[Extrait à lire]
+---+

La contestation par le salarié, du licenciement pour motif disciplinaire porte essentiellement sur la faute à l’origine de la sanction.
Pourtant, l’employeur se doit de démontrer, au moyen de preuves recevables, le bien fondé de la rupture - prise à son initiative exclusive.
Un licenciement lié au comportement de l’employeur.
Pour rappel, l’exigence d’une cause réelle et sérieuse est étayée par faute du salarié, ou justifiée par une raison tenant à un motif d’ordre économique ou personnel (état de santé du salarié, son insuffisance professionnelle).
Or, les litiges consécutifs au licenciement portent tout aussi sur les circonstances, dommageables, empreintes d’arrogance, mépris ou brutalité. Situation causant ainsi un préjudice au salarié qu’il importe de réparer.
Précisément, conformément aux prescriptions jurisprudentielles, il s’agit de dommages et intérêts exigés au titre de dédommagement des préjudices « distincts du licenciement ».
En effet, le licenciement vexatoire en est un préjudice distinct. Ici, le contradictoire ne porte point sur la rupture elle-même, mais sur les conditions dans lesquelles celui-ci s’est déroulé.

+---+

[Matériel fourni]
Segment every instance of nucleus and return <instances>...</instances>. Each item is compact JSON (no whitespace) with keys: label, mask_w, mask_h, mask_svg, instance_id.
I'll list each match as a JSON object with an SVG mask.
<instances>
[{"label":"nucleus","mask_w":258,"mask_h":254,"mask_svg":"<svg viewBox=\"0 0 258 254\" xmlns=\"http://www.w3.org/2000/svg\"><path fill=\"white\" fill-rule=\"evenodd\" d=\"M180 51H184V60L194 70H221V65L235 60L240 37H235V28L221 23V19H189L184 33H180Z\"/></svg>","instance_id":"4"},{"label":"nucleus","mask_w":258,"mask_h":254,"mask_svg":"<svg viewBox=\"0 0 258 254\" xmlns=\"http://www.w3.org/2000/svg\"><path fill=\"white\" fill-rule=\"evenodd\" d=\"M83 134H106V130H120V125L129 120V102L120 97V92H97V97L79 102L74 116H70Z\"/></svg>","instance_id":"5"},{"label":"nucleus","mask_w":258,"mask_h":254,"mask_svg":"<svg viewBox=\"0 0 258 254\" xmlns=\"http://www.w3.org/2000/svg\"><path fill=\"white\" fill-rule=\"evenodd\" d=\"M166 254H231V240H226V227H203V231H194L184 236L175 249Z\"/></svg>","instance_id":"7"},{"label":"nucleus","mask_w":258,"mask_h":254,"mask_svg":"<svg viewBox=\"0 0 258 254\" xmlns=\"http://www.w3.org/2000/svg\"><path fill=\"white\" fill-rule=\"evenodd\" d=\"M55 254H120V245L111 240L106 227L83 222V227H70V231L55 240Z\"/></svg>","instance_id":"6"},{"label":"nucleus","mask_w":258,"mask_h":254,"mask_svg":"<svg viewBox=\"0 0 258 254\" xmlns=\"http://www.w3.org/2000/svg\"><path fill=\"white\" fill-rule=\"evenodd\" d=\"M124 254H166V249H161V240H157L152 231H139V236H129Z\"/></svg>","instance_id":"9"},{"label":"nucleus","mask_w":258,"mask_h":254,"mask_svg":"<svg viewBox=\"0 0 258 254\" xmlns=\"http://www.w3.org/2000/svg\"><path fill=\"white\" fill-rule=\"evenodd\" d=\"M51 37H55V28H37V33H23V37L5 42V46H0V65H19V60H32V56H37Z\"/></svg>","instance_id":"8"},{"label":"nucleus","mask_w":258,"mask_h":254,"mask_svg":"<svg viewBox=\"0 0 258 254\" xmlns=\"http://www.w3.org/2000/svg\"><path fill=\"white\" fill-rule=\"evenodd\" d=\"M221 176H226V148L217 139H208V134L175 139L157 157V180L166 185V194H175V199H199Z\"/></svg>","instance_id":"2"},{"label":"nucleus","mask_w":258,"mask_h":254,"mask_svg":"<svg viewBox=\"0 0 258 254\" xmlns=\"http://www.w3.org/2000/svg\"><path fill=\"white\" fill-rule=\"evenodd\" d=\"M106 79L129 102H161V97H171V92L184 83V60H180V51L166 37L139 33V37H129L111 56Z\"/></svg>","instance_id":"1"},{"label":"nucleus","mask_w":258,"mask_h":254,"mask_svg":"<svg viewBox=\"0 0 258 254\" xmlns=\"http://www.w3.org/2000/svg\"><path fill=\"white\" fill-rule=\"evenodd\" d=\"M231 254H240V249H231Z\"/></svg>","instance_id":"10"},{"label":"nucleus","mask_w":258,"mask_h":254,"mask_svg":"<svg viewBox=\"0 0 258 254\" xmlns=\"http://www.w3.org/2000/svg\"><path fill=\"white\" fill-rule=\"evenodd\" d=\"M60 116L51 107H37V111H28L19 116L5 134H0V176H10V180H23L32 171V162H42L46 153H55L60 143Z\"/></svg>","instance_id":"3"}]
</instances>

+---+

[Travail demandé]
• A. D'après l'extrait sur le licenciement vexatoire, à qui revient la charge de démontrer le bien-fondé de la rupture ?
• B. Poursuivez le texte consacré au licenciement vexatoire à la suite de sa dernière phrase.

[Réponses dans l'ordre]
• A. À l'employeur, qui doit le démontrer au moyen de preuves recevables.

• B.
Ainsi, dès lors que le salarié a subi un préjudice, indépendant de la rupture de son contrat de travail, du fait du comportement adopté par l’employeur à son égard, dans le cadre du licenciement, celui-ci est en droit de demander réparation des dommages subis [1].
Au titre de définition, la rupture unilatérale du contrat de travail caractérise, en ce cas, un comportement fautif de l’employeur. Lequel comportement causé à la salariée un préjudice distinct de celui résultant du licenciement [2].
Au fond, il s’agit d’un licenciement causant au salarié un préjudice moral justifiant une réparation à part : « La salariée avait été évincée sans ménagement, mise devant le fait accompli et soumise à des pressions en vue de lui faire accepter une "déqualification". Ceci caractérise un comportement fautif de l’employeur ».
Lequel « avait causé à la salariée un préjudice distinct de celui résultant du licenciement » [3].
Tel est le cas si les faits reprochés étaient en rapport avec l’état de santé du salarié. Dès lors, la demande de dommages-intérêts égard aux conditions abusives et vexatoires du licenciement est fondée :
"Sauf inaptitude régulièrement constatée par le médecin du travail, le licenciement d’un salarié en raison de son état de santé est nul.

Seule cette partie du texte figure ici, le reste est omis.